#### EXTRAIT DE PAGE

Finale de la Ligue des champions africaine

Affaire EST-WAC : Les organes compétents de la CAF se réuniront « incessamment »

Les organes compétents de la Confédération africaine de football (CAF) se réuniront « incessamment » pour statuer sur le dossier de la finale retour de la Ligue des champions ES Tunis-WA Casablanca, a annoncé jeudi l’instance continentale. « La CAF annonce que ses organes compétents se réuniront incessamment pour statuer sur le dossier et qu’elle avisera en temps opportun », indique un communiqué de la Confédération africaine.
La réaction de la CAF fait suite à la décision du Tribunal arbitral sportif (TAS) qui a annulé mercredi pour des « raisons formelles » la décision prise par le Comité exécutif de la Confédération africaine de football de faire rejouer sur un terrain neutre la finale retour de la Ligue des champions entre l’EST et le WAC.

########
#### ENTRÉES AFFICHÉES

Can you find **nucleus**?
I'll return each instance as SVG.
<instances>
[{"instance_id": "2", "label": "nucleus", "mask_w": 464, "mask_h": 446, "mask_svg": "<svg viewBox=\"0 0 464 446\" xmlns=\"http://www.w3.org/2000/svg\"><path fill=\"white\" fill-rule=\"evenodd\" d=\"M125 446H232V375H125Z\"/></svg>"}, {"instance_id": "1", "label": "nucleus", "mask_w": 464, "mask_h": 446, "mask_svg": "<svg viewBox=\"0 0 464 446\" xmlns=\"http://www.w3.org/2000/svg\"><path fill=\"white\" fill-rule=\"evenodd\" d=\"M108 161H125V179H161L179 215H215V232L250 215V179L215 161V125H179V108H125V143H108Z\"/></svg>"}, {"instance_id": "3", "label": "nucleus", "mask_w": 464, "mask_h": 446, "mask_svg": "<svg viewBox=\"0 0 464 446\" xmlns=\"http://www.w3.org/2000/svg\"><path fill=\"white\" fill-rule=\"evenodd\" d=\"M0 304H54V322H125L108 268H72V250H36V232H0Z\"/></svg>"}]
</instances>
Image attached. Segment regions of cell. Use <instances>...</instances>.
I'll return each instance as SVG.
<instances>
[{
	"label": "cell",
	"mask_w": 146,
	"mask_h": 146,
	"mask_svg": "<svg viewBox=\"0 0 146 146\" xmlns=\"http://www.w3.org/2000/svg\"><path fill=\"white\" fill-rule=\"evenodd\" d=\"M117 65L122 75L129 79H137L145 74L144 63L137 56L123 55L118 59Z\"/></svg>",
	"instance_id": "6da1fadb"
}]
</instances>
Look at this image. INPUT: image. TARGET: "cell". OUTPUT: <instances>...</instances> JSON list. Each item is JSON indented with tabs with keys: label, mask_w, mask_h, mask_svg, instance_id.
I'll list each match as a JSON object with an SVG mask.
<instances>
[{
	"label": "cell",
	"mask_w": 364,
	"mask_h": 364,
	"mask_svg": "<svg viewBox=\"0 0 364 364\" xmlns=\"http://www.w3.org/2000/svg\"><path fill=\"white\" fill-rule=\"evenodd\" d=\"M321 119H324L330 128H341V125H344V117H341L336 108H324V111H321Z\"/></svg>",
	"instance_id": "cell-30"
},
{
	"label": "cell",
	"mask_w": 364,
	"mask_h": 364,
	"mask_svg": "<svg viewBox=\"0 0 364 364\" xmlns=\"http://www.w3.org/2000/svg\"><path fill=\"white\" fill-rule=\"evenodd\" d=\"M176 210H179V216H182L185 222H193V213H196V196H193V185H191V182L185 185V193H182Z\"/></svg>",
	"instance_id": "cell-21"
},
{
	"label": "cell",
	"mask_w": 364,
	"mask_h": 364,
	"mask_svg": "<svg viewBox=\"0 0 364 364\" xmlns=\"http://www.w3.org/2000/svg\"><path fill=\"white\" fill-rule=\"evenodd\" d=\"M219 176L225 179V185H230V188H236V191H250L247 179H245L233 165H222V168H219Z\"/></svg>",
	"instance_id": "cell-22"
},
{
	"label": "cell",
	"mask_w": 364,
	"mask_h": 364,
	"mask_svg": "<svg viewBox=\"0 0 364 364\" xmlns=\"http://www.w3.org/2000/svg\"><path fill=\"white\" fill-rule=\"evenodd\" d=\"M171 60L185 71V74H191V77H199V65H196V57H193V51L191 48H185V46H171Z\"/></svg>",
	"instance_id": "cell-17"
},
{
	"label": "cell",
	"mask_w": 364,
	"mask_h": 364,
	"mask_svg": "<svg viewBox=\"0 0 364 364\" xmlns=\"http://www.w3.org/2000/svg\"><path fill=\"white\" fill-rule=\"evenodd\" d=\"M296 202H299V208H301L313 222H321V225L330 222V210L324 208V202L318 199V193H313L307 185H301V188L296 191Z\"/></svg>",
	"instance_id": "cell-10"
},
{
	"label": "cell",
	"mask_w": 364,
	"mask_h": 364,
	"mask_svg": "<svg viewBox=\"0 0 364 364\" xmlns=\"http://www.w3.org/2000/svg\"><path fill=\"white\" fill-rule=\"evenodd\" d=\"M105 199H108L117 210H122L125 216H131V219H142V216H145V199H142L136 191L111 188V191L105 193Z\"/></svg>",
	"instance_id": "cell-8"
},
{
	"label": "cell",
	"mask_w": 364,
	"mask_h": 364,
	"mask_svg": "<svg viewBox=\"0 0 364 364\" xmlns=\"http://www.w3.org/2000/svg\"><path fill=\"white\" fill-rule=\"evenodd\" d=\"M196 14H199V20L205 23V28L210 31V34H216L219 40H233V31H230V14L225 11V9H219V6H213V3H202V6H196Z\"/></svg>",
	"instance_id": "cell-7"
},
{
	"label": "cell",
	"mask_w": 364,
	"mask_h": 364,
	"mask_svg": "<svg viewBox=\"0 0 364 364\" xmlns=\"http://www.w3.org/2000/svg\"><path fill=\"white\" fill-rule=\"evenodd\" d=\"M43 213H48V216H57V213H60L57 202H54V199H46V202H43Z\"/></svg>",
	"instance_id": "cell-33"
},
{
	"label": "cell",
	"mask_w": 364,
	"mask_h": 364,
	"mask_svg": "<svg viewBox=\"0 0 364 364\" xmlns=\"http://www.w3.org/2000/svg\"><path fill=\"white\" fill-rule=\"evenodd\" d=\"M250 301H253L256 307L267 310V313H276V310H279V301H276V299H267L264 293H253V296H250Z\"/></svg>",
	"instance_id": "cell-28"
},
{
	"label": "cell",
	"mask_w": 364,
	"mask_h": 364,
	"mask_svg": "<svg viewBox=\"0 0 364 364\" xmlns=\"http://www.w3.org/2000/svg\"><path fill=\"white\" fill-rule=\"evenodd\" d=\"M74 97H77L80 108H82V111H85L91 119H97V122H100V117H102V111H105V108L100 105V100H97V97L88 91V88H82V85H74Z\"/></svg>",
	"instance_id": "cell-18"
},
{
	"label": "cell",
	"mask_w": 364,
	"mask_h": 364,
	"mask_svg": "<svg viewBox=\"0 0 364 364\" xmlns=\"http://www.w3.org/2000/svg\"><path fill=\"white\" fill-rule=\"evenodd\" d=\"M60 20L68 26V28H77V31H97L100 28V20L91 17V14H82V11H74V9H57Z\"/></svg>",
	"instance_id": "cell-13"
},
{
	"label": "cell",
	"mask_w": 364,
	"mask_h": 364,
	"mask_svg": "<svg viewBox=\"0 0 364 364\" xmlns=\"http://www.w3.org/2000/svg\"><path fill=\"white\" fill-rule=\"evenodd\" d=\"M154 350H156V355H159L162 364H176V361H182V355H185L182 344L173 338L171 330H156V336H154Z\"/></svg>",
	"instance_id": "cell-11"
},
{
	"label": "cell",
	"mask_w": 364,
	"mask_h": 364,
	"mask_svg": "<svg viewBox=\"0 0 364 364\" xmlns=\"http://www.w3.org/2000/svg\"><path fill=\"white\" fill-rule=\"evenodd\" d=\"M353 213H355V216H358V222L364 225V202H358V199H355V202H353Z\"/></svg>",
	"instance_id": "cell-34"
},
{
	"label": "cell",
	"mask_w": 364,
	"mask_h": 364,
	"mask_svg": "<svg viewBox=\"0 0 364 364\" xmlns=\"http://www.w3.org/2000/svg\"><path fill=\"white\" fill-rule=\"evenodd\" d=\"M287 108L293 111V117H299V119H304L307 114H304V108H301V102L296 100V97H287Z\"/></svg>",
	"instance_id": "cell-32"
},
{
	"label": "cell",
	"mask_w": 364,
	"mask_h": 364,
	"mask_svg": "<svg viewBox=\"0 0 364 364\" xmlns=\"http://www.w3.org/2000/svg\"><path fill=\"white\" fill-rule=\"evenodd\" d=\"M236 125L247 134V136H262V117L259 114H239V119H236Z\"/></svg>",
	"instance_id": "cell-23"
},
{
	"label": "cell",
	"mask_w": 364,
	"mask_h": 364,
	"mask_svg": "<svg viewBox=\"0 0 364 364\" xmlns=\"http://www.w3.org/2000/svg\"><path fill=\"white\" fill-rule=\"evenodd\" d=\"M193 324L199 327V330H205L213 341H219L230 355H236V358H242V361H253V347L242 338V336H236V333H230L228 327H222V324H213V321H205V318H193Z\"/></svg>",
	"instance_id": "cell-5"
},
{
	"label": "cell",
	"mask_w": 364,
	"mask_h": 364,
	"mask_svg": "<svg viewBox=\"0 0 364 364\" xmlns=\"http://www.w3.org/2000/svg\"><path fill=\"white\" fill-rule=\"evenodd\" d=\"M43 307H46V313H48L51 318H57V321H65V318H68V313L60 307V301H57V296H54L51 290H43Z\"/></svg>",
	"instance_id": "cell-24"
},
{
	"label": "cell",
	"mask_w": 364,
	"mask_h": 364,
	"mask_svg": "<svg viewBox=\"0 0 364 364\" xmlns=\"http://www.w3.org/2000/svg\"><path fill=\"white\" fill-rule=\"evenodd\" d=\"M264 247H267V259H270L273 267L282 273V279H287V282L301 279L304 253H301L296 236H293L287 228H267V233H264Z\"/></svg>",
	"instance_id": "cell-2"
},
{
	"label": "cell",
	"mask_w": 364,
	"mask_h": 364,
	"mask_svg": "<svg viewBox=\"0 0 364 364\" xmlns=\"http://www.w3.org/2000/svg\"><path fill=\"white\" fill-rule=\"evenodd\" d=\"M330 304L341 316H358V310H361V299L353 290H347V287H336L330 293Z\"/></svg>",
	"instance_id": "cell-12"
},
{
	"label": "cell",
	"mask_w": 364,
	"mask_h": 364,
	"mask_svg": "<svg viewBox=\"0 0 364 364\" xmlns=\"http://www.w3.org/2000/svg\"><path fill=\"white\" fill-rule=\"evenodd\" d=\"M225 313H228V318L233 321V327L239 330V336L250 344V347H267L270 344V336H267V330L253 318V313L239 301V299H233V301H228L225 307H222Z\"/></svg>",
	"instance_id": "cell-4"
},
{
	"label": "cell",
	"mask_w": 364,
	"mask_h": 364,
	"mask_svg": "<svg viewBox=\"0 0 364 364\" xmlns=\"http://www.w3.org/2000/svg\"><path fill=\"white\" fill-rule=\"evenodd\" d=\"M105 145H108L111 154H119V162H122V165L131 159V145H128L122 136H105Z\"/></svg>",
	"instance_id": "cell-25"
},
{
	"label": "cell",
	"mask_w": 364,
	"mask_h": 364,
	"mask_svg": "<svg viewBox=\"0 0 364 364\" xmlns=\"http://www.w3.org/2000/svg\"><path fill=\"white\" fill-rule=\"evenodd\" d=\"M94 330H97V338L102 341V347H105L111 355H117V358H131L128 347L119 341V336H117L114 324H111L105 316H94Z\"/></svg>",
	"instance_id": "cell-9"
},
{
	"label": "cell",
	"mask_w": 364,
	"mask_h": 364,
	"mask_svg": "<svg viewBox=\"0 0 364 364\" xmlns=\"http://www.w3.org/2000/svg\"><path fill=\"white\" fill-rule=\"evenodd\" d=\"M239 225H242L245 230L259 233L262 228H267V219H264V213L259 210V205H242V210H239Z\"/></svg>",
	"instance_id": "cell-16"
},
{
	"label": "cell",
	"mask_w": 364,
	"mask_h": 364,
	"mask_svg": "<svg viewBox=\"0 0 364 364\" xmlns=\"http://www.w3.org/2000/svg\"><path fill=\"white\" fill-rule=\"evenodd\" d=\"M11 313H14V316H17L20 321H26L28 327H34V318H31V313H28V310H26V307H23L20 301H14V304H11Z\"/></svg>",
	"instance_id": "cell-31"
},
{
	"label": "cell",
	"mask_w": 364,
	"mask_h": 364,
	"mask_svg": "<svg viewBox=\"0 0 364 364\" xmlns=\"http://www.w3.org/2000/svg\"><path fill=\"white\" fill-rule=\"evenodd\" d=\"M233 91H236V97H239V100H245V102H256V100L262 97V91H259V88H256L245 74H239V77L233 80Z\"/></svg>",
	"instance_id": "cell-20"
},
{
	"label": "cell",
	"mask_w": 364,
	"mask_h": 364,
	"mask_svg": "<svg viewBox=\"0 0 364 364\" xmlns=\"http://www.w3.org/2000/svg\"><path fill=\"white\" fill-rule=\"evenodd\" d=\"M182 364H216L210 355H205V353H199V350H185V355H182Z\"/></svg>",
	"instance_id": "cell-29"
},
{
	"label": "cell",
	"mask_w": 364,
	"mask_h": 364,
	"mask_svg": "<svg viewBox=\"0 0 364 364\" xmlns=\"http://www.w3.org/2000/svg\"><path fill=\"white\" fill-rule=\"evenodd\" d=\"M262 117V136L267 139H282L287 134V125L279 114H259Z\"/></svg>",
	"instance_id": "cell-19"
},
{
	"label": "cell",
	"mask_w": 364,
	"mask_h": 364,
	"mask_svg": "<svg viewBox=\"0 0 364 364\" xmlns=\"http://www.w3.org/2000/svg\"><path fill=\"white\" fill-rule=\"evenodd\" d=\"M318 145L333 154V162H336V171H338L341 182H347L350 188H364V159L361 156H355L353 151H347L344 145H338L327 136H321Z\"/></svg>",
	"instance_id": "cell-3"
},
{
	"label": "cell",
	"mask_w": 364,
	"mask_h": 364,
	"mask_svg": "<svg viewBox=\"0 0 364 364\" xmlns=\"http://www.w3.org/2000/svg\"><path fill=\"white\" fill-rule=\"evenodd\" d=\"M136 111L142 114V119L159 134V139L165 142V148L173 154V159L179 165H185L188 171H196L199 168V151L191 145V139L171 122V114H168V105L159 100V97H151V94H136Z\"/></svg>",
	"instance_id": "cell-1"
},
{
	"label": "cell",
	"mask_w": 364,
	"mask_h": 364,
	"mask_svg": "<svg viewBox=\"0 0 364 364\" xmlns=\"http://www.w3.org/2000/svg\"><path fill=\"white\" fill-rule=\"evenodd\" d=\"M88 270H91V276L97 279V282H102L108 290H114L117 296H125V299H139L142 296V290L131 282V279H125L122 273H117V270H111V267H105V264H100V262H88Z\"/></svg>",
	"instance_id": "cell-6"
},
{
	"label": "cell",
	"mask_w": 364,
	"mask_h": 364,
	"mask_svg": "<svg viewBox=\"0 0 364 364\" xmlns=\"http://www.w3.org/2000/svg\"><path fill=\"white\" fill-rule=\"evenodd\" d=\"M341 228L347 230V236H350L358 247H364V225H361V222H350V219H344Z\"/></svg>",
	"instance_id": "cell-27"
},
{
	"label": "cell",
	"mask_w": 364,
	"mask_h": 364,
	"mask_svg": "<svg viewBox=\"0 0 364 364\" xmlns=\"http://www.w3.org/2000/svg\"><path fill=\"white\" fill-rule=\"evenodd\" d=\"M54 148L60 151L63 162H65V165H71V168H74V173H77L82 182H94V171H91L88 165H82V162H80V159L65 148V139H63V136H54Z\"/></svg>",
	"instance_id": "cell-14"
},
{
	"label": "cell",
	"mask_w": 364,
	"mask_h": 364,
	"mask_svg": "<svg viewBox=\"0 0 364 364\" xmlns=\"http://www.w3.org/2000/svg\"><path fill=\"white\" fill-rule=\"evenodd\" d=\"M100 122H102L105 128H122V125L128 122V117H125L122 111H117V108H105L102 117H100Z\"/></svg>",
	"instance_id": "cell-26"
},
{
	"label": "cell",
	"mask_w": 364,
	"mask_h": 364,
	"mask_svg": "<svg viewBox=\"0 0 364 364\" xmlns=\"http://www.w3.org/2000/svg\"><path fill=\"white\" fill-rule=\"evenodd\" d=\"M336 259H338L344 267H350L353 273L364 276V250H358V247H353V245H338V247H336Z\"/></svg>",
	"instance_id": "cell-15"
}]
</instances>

########

> CONSIGNES DE TRAVAIL:
**1.** Reformulez plus brièvement le paragraphe de l'article sur l'affaire EST-WAC qui commence par « Les organes compétents de la Confédération africaine », en gardant ses faits principaux.
**2.** Répondez à ces questions d'après l'article sur l'affaire EST-WAC :
(a) Quel jour la CAF a-t-elle fait son annonce ?
(b) Quelle instance a annulé la décision du Comité exécutif de la CAF ?
(c) Qu'avait décidé ce Comité exécutif au sujet de la finale retour ?
**3.** Citez un passage de l'article sur l'affaire EST-WAC : commencez aux mots « Affaire EST-WAC : Les » et arrêtez-vous après « la Confédération africaine. ».

> CORRIGÉS:
**1.** Jeudi, la CAF a annoncé par communiqué que ses organes compétents se réuniraient « incessamment » pour statuer sur le dossier de la finale retour de la Ligue des champions ES Tunis-WA Casablanca. Elle a ajouté qu'elle aviserait en temps opportun.

**2.**
(a) Jeudi.
(b) Le Tribunal arbitral sportif (TAS).
(c) Faire rejouer la finale retour sur un terrain neutre.

**3.**
Affaire EST-WAC : Les organes compétents de la CAF se réuniront « incessamment »

Les organes compétents de la Confédération africaine de football (CAF) se réuniront « incessamment » pour statuer sur le dossier de la finale retour de la Ligue des champions ES Tunis-WA Casablanca, a annoncé jeudi l’instance continentale. « La CAF annonce que ses organes compétents se réuniront incessamment pour statuer sur le dossier et qu’elle avisera en temps opportun », indique un communiqué de la Confédération africaine.